Iuka: The Right Flank

The fight on the right flank of the 11th Ohio Light Battery was just as fierce, if not more so, than the one on the left. Sanborn moved his 5th Iowa Volunteer Regiment up to protect the battery's right flank. Unlike the 48th Indiana, there were no other regiments guarding its flank. The regiment knew that its position was critical and that they held the key to the Union line-failure was not an option.

The Confederates hit the 5th at the same time they hit the 48th Indiana, coming on in full force. Opposite the Iowans was the 3rd Louisiana Regiment, both veterans of the western campaign. The Confederate troops met with stern resistance and were forced back several times. This was due in large part to the leadership of Colonel Charles (Karl) Matthies, commander of the 5th Iowa.

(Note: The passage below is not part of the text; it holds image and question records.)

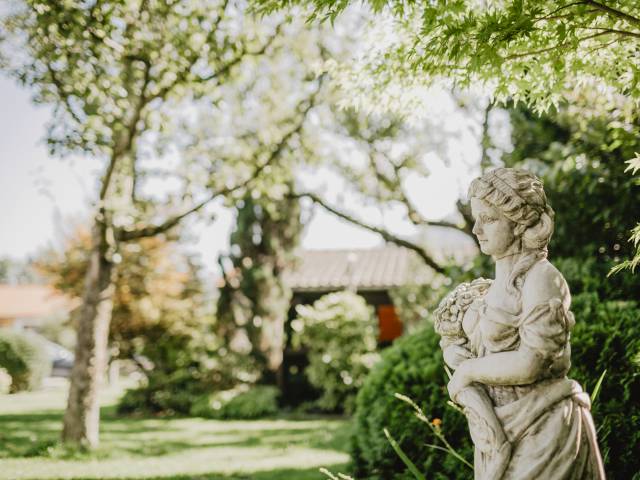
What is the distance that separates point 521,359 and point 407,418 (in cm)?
347

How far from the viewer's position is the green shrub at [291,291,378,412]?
47.7 feet

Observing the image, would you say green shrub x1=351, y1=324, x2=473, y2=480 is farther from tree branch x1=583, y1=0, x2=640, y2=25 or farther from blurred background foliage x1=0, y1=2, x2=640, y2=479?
tree branch x1=583, y1=0, x2=640, y2=25

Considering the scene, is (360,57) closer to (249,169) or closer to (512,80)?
(512,80)

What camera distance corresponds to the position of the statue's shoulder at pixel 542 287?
2.15 m

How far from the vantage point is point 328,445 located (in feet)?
31.4

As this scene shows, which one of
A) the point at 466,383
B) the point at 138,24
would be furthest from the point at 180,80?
the point at 466,383

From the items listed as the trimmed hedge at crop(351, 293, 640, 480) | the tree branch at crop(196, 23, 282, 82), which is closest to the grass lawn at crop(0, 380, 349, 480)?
the trimmed hedge at crop(351, 293, 640, 480)

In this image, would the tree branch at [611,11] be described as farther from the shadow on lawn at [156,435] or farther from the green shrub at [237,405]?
the green shrub at [237,405]

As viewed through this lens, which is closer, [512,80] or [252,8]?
[512,80]

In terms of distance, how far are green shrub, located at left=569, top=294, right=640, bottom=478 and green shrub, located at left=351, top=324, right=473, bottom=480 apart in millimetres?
1224

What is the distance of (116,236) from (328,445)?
564 cm

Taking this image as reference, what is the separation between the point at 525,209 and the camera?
2.34 m

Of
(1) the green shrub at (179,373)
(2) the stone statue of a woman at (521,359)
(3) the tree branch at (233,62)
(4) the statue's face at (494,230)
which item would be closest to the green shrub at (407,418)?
(2) the stone statue of a woman at (521,359)

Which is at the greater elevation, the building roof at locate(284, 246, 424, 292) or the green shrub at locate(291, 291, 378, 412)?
the building roof at locate(284, 246, 424, 292)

Colonel Charles (Karl) Matthies
5th Iowa Regiment
Matthies, a Prussian military veteran, who could only speak in broken English, really knew his stuff. He was well loved by his men and took great pains to speak with them as often as he could to gauge their morale. Now, fully knowing the importance of the situation, the Prussian turned to his troops and commanded his men to hold to the last against all hazards.  

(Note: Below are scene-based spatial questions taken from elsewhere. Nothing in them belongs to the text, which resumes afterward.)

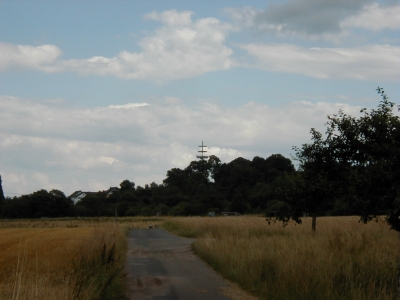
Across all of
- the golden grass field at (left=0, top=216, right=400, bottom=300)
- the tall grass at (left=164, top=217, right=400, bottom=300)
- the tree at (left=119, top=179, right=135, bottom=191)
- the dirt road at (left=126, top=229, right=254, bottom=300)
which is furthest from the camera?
the tree at (left=119, top=179, right=135, bottom=191)

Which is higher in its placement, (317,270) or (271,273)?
(317,270)

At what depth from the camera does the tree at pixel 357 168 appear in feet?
34.1

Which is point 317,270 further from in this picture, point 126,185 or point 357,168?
point 126,185

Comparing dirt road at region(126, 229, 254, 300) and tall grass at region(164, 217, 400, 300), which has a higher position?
tall grass at region(164, 217, 400, 300)

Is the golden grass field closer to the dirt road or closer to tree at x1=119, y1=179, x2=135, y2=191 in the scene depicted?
the dirt road

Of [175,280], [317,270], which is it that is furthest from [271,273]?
[175,280]

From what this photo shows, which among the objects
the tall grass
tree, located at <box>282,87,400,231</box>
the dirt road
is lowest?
the dirt road

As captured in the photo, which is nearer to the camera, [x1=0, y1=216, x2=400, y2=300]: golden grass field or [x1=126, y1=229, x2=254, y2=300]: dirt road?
[x1=0, y1=216, x2=400, y2=300]: golden grass field

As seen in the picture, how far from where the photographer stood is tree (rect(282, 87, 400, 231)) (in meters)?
10.4

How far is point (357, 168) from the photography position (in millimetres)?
11555

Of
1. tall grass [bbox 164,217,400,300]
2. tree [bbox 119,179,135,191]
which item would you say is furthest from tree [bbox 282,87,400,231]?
tree [bbox 119,179,135,191]

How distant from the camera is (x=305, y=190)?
13.1 metres

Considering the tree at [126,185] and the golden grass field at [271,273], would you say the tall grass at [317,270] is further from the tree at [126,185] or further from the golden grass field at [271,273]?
the tree at [126,185]

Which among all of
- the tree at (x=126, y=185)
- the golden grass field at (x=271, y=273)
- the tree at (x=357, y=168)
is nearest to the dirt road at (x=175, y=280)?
the golden grass field at (x=271, y=273)
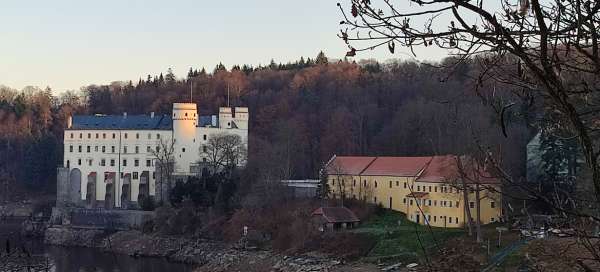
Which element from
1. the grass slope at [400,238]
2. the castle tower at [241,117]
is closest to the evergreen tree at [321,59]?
the castle tower at [241,117]

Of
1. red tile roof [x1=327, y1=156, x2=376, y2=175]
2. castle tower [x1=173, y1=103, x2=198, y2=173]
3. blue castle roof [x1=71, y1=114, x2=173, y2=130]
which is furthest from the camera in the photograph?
blue castle roof [x1=71, y1=114, x2=173, y2=130]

The Iowans delivered volley after volley into the Louisiana regiment, and in turn took horrendous casualties. Smoke from both sides obscured the battlefield to such a point that one veteran recalled that he couldn't distinguish the lines but for the flash of the musket volleys. Soon the Texas Legion, opposite the 11th Ohio Light Battery, began to push into a position where it too could fire onto the Iowans. Matthies withdrew some of his most badly exposed companies back to cover the small gap between the artillery and his main line, but that was not enough. The Confederates smashed the Iowans as they moved and the Fifth began to waver as a large gap developed between them and the cannon.

Colonel George Boomer
26th Missouri Regiment
Positioned directly behind the 5th Iowa was Colonel George Boomer's 26 Missouri Regiment. Boomer, upon his own initative, rushed four of his companies up to fill the gap between the Iowans and Ohioans. No sooner had these companies marched up the hill and into place than they received a volley of fire from the 3rd Louisiana. The Missourians went to ground to avoid the worst of it, but the Louisiania troops' fire grew accurate and more casualties mounted. Boomer rode to retrieve the rest of his six companies, but found they had disappeared for where he had left them. Upset and with no time to go find them, he returned to the fight.

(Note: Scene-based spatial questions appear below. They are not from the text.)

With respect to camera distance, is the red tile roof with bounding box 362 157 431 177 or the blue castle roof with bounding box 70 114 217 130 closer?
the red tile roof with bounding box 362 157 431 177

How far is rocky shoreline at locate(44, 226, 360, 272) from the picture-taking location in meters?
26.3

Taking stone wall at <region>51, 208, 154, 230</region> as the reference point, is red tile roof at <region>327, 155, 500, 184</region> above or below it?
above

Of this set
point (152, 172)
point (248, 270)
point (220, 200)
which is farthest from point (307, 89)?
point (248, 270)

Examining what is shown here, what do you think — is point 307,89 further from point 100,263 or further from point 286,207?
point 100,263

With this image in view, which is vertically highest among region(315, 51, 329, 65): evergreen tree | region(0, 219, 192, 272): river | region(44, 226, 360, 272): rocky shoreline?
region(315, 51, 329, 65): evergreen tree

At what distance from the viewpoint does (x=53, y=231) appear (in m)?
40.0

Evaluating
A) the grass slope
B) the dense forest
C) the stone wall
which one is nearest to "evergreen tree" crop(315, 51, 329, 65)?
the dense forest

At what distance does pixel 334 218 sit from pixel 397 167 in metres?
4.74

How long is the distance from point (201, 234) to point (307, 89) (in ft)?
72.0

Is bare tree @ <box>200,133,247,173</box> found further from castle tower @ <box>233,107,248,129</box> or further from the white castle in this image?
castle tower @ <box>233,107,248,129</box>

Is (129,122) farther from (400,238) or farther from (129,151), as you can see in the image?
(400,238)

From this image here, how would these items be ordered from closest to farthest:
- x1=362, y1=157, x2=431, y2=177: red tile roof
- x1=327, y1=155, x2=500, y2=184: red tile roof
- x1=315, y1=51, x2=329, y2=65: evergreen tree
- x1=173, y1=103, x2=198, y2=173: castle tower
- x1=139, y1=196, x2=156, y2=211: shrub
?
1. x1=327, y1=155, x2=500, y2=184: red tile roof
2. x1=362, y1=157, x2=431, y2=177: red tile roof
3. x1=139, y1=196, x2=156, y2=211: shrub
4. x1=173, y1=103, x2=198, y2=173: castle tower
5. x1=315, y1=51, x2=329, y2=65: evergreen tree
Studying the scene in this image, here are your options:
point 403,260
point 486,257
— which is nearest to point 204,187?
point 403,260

The Missouri companies began to break and Colonel Boomer attempted to rally the men. Some stayed and fought, others skulked off. Suddenly, Boomer was hit by a minnie ball through the lung and only then did he reluctantly order his four companies to retreat. Of the 162 Missourians that rushed to the top of the hill, 97 were killed, wounded, or missing.

Boomer's withdrawal exposed Matthies' flank to the 3rd Louisiana and the Prussian was forced to pull back himself, leaving the Ohio gunners on their own in the center of the line.